A senhora tem um longo histórico de militância no movimento indígena, mas é a primeira vez que ocupa um cargo no Executivo, assim como outros indígenas que atuam hoje no ministério. Pode-se dizer que os indígenas têm construído uma maneira própria de fazer política institucional, à luz de seus modos de vida e culturas? Como tem sido essa experiência?
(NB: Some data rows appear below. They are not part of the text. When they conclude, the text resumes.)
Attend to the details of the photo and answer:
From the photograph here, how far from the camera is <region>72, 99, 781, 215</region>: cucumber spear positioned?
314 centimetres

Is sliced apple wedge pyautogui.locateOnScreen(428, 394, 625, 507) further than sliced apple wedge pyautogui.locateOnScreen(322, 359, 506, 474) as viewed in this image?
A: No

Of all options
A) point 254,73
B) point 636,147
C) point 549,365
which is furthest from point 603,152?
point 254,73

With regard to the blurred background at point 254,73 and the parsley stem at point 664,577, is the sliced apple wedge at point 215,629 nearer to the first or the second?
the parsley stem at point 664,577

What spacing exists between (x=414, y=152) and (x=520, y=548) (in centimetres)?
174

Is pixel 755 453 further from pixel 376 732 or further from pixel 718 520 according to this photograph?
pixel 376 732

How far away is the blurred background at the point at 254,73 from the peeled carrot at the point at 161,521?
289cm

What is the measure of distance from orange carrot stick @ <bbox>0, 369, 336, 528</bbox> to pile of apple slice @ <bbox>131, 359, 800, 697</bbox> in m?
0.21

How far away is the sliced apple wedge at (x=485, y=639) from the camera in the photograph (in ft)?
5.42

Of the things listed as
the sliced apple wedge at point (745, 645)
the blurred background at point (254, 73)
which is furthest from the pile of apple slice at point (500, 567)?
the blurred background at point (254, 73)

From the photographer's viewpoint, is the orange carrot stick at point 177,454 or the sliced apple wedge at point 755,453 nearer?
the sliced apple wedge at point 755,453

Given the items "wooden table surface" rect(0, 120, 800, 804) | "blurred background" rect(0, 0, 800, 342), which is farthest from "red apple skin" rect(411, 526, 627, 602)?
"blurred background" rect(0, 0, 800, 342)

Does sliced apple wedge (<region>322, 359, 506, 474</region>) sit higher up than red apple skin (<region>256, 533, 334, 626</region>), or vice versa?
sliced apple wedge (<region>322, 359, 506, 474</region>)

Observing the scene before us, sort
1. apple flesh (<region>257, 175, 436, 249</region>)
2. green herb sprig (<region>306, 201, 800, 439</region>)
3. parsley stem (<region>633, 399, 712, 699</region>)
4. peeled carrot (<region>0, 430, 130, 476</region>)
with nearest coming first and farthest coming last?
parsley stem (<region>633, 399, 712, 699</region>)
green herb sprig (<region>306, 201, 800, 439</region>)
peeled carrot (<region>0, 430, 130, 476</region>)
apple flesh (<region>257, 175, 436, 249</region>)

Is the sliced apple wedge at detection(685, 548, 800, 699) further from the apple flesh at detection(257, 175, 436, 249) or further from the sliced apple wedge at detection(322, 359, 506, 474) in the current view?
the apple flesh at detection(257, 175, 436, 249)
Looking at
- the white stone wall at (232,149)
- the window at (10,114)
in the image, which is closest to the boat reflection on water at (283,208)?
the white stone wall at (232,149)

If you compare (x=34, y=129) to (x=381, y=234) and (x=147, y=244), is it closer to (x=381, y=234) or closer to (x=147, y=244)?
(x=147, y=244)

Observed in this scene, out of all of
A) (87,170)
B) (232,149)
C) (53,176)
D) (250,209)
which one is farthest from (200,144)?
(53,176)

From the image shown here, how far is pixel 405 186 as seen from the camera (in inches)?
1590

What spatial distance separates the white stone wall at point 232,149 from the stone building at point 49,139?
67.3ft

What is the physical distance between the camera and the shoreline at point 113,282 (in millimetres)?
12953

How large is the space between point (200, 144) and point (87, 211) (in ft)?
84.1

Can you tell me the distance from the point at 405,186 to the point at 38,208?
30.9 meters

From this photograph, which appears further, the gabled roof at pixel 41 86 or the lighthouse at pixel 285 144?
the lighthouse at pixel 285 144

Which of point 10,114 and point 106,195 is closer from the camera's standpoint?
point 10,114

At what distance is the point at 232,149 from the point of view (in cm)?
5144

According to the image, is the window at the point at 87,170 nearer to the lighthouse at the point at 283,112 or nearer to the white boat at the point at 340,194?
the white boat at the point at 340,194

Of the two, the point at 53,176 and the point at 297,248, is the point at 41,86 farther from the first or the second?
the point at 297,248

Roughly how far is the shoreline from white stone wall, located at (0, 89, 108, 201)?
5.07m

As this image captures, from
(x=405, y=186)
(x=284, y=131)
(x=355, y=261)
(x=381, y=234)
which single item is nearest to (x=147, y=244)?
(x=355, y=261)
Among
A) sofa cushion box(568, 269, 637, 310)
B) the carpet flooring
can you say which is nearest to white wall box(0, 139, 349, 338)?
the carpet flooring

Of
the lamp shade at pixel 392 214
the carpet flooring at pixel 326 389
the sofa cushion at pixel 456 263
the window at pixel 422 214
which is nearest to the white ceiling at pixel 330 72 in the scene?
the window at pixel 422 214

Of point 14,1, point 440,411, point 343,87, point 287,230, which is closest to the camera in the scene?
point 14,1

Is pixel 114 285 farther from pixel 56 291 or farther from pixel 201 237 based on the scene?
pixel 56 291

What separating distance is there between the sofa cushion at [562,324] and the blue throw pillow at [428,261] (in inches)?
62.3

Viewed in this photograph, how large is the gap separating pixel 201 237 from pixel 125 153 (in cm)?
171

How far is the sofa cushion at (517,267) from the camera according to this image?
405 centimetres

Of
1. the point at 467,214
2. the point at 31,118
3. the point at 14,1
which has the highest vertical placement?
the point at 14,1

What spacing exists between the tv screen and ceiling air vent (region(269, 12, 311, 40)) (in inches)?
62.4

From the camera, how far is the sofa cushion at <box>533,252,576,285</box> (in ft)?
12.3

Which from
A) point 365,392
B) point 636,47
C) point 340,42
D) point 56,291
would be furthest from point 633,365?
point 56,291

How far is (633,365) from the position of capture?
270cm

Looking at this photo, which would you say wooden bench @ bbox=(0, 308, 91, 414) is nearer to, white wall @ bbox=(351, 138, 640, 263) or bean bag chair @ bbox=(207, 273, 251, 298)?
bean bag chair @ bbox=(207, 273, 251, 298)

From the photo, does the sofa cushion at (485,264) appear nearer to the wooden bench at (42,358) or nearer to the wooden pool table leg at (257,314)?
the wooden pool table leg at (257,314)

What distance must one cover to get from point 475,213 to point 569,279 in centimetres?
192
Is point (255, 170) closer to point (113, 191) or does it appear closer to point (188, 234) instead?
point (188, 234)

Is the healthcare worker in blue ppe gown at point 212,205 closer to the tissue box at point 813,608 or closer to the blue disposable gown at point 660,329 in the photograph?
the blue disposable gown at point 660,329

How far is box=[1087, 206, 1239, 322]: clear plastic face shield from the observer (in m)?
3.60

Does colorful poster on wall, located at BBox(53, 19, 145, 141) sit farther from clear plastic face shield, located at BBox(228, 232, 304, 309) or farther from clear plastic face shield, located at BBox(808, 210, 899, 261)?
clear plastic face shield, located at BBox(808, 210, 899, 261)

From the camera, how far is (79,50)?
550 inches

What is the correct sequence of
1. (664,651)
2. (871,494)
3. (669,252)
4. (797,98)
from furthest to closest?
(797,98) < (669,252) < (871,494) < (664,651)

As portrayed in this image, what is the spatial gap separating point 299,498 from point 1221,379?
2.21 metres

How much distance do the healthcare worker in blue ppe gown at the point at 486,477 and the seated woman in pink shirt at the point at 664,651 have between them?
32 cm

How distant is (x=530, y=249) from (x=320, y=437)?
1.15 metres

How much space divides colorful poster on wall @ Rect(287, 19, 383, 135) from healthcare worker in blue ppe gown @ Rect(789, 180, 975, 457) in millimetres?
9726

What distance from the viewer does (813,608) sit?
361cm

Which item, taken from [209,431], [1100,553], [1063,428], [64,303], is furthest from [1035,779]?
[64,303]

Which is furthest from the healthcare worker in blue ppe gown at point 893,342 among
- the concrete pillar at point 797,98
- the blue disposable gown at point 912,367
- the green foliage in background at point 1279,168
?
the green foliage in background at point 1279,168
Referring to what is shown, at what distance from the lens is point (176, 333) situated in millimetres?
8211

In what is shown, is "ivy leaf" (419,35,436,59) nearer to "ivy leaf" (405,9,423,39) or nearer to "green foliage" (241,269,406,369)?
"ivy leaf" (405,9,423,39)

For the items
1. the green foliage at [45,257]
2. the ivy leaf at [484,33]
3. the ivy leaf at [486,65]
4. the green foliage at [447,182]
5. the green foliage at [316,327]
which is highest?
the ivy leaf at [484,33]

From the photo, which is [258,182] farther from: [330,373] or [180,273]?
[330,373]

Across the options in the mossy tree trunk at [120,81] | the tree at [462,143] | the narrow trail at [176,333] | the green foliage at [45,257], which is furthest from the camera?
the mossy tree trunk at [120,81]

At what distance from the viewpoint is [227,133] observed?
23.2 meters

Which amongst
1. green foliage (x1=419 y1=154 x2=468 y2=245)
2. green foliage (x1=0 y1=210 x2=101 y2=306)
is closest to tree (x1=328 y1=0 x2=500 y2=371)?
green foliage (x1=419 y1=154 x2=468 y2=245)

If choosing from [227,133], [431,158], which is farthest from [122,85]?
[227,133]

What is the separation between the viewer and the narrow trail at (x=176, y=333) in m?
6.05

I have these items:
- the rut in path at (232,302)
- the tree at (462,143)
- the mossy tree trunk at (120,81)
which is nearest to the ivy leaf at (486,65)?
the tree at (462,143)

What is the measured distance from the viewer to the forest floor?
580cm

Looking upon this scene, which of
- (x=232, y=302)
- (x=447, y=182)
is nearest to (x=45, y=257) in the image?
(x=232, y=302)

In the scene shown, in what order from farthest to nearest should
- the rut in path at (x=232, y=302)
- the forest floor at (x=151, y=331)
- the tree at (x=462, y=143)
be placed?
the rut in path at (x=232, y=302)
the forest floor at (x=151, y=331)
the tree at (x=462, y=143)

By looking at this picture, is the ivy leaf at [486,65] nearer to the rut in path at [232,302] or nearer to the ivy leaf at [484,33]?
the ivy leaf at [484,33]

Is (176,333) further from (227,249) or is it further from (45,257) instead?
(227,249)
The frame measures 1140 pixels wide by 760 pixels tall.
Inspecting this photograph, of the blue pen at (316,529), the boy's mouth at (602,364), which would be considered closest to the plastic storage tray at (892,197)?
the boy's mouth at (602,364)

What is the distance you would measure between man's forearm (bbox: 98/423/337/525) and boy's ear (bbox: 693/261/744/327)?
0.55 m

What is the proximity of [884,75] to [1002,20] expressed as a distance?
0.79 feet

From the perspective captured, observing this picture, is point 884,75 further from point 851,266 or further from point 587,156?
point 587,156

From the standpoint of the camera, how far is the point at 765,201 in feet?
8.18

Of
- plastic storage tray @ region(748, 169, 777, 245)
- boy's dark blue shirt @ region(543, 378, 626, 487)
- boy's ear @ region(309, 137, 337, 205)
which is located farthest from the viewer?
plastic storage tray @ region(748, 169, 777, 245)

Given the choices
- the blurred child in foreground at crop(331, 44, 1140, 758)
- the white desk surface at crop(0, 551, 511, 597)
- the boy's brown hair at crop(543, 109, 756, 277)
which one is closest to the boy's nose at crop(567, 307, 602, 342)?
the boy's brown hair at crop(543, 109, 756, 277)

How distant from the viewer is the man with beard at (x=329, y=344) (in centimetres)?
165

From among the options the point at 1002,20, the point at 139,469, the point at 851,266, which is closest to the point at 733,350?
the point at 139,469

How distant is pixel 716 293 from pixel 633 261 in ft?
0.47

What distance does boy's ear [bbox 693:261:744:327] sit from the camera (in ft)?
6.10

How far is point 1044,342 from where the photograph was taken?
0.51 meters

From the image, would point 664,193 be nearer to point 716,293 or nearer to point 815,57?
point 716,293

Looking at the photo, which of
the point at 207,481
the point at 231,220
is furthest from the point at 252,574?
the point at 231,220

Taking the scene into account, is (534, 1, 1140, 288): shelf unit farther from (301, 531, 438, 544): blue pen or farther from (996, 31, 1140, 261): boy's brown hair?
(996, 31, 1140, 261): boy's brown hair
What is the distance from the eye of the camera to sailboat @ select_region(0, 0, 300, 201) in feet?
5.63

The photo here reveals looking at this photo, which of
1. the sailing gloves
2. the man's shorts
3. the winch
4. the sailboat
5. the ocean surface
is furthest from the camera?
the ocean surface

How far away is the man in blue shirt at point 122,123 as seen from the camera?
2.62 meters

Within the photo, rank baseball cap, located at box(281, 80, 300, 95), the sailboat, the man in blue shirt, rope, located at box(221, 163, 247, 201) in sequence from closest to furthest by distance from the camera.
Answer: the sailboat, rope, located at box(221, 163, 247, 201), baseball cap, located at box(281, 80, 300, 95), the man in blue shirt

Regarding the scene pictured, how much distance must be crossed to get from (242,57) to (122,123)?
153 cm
Não posso dizer que já estamos com essa política ao modo indígena em execução, mas trabalhamos para isso. Antes, tínhamos uma política indigenista, elaborada e executada por não indígenas. Agora estamos numa transição. É a primeira vez em quase 60 anos de Funai que temos uma presidência indígena, a primeira vez que temos um secretário de Saúde Indígena articulado pelo movimento [no governo Bolsonaro, a atual deputada federal Silvia Waiãpi, do PL do Amapá, ocupou o cargo, mas sofria oposição do movimento indígena]. A intenção não é emplacar apenas a presença física, mas trazer a cosmovisão indígena, a ideia de reflorestar mentes, que significa conscientizar as pessoas sobre o ser indígena, sobre o papel que os povos e os territórios indígenas exercem para o Brasil e o mundo. Estamos trabalhando para consolidar não apenas o ministério, mas para que as regionais da Funai continuem com os indígenas, assim como os distritos sanitários indígenas. Ainda há muitos desafios, mas a gente chegou e vai abrir espaço para que outros deem continuidade. E não trabalhamos com a hipótese de o ministério ser extinto [num próximo governo]. Pelo contrário, nosso trabalho é para que ele se fortaleça e continue com o reconhecimento nacional e internacional que tem hoje.